В кубке вино. Неразбавленное. Эмма понимает это, когда все же берет его, готовая ко всему. Но Сулла только скупо улыбается и кивает. Его пристальный взгляд словно держит Эмму в тисках. И ей не остается ничего, кроме как глотнуть этого вина.

Оно крепкое. И терпкое. С нотками граната, который так любят в этом городе. В голове мгновенно начинает шуметь. Эмма стискивает кубок пальцами и прикрывает глаза.

Она не думает, почему Сулла ведет себя с ней, как с равной. Это все просто ночь. Она меняет стороны. Она путает отражения.
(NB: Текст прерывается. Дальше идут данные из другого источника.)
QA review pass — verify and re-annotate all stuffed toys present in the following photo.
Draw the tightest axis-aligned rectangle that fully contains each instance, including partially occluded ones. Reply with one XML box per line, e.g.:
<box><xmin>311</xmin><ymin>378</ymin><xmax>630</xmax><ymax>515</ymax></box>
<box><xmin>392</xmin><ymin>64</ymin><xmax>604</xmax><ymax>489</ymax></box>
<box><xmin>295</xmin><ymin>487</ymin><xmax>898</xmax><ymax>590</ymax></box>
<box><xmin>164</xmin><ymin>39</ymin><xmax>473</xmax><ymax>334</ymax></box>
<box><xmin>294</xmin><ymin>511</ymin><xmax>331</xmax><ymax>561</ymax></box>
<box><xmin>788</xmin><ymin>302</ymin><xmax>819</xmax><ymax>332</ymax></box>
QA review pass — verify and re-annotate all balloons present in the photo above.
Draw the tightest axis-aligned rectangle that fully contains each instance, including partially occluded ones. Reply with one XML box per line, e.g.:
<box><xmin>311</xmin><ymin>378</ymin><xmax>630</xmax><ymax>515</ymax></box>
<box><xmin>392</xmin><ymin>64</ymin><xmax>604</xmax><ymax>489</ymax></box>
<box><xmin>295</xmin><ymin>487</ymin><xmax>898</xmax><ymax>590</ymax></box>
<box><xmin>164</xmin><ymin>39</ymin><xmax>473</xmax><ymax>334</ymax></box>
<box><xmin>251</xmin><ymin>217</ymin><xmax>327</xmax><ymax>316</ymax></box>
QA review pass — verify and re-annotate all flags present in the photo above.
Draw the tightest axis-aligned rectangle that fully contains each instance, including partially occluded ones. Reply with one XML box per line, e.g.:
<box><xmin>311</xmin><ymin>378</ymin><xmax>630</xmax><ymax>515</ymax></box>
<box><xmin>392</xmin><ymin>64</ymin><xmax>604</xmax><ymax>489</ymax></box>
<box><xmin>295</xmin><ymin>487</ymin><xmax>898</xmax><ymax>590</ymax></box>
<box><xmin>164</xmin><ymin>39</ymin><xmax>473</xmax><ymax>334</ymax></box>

Она внушает ложные мысли, выдавая их за единственную правду.

Под веками у Эммы пляшут огонь и Регина, и пламенные языки ласкают черные локоны, едва обжигая их.

Она хочет сделать еще один глоток, но спохватывается и возвращает кубок Сулле. На мгновение их пальцы встречаются. Вот только Эмме теперь все равно.

Она сидит на одной скамье рядом со своим хозяином и пьет из его кубка.

Боги сошли с ума.

Сулла залпом осушает кубок и отбрасывает его в сторону, потом горбится и склоняет голову, свешивая руки между колен. Эмма смотрит на него и ничего не хочет понимать. В голове у нее все еще шумит вино.

Это просто неправильная ночь.

А может…

Эмма улыбается огненной Регине.

Может, она как раз расставляет все по своим местам.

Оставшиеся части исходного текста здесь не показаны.